範囲内だからと言って、あんまり上や下の方にギリギリで生成されてしまうと、それは無理だろ、というような位置に生成されてしまうので、プレイヤーの移動制限と同じ手法で余白を取っています。
最後に生成するオブジェクトの回転ですが、取り敢えず回転しないようにしてあります。
これは後程敵にも画像と弾の発射ポイントを付けるので、敢えて回転させていません。
という事で、ゲームを実行して確認する準備をします。
敵の自動生成の処理を確認する
ではEnemyをプレハブ化します。
Enemyをプレハブ化する
そしてHierarchyビューにあるEnemyは削除します。
HierarchyビューにあるEnemyを削除
今回の動作確認までの間なので、2つ複製すれば事足ります。
Enemyを2つほど複製
Enemyが赤なので、緑と黄色にしておきます。
Enemy1:緑
Enemy2:黄色
Enemiesという項目のリストの部分に、+ボタンがあるので項目を追加し、Prefabsフォルダ内のEnemyと複製したものを設定します。

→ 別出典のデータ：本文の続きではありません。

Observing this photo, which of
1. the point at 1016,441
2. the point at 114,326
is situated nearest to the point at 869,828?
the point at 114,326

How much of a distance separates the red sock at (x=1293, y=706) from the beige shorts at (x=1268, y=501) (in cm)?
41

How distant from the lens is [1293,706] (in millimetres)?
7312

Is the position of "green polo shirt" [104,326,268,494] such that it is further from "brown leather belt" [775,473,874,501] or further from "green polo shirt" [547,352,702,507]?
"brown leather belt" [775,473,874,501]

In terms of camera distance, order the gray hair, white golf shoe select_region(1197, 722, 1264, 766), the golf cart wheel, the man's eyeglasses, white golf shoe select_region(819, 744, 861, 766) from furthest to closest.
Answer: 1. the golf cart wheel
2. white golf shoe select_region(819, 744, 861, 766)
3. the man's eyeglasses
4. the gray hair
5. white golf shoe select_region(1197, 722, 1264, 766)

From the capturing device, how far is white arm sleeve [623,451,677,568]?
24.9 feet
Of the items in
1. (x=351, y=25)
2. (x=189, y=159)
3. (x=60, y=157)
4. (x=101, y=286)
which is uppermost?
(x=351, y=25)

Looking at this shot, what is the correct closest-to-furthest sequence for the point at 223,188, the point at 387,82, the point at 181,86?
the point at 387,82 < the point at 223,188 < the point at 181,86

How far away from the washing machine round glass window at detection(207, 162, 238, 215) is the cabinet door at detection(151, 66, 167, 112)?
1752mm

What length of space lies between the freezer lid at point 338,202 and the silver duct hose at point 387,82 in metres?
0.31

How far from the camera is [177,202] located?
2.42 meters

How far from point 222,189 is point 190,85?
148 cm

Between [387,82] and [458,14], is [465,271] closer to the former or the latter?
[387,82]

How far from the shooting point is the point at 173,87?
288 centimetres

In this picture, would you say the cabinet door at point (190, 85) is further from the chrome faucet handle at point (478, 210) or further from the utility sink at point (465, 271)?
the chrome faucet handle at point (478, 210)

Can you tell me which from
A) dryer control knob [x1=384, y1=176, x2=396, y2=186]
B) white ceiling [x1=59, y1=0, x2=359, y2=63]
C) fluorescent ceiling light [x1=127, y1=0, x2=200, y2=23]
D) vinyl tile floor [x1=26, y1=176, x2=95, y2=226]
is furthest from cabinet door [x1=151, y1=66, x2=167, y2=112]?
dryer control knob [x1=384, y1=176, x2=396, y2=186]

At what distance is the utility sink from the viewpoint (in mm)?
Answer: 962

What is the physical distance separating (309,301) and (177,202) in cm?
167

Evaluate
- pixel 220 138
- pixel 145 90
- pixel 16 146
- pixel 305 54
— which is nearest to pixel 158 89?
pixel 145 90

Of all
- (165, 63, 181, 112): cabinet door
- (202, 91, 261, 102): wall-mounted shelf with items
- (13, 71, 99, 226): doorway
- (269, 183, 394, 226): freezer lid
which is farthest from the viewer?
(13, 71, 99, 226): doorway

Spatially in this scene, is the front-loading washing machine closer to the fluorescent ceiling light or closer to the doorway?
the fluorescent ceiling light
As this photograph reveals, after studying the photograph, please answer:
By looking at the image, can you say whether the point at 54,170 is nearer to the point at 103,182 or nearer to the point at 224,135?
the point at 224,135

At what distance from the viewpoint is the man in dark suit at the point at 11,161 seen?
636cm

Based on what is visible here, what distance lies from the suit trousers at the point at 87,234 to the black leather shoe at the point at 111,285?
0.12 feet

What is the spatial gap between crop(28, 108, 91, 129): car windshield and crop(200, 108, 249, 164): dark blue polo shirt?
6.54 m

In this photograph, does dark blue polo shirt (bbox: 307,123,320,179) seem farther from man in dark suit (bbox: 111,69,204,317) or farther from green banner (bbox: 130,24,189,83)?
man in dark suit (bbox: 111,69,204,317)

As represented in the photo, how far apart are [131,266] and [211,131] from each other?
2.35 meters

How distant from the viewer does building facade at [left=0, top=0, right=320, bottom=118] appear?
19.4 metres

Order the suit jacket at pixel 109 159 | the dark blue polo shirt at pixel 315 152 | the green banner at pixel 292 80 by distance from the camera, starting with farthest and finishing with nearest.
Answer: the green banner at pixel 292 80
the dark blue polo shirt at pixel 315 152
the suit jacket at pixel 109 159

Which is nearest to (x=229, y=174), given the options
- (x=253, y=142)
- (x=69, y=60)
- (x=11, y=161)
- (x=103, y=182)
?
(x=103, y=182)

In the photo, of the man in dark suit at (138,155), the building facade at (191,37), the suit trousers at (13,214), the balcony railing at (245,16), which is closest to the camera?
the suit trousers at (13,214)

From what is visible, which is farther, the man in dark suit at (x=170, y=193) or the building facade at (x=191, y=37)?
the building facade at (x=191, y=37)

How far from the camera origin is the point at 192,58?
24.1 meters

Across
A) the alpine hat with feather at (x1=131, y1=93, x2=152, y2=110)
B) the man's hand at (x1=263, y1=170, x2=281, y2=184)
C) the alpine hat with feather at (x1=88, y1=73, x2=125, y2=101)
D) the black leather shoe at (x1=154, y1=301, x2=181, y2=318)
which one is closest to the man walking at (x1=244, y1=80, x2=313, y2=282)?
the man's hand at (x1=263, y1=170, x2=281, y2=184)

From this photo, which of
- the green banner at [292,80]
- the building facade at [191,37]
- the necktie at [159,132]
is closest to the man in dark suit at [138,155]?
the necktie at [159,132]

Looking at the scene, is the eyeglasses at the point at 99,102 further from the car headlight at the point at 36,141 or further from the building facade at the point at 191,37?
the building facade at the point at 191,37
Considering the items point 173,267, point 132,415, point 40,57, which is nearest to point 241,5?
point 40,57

Enemiesという項目のリストの部分に+ボタンがあるので項目を追加する
項目を追加した
Prefabsフォルダ内のEnemyを設定する
以降は繰り返し
3つのEnemyが設定できた
3つのEnemyが生成された
これで処理が実装出来ました。
ゲームで処理の確認ができたら、複製したEnemy1・2はPrefabsフォルダから削除します。
削除するとEnemyGeneratorオブジェクトのEnemiesに設定した項目がMissingになるので、-ボタンで項目を削除してください。
EnemyだけがEnemiesのリストに登録されている状態になればOKです。
InvokeRepeatingをUpdate関数内に書くと…
InvokeRepeatingは今回Start関数に記述しており、Update関数は使っていないので、その点だけ注意してください。
もしInvokeRepeatingをUpdate関数内に書いてしまうと、物凄い量のEnemyが一気に生成され、下手をすればUnityを強制終了させる羽目になります。
実際に無能はUpdate関数内に書いてUnityを強制終了させました。
まとめ
今回は
- 敵を自動で生成する処理を実装した
という事をやりました。
次回は、敵に画像を設定して、弾が発射出来るようにしたいと思います。
では、また次回!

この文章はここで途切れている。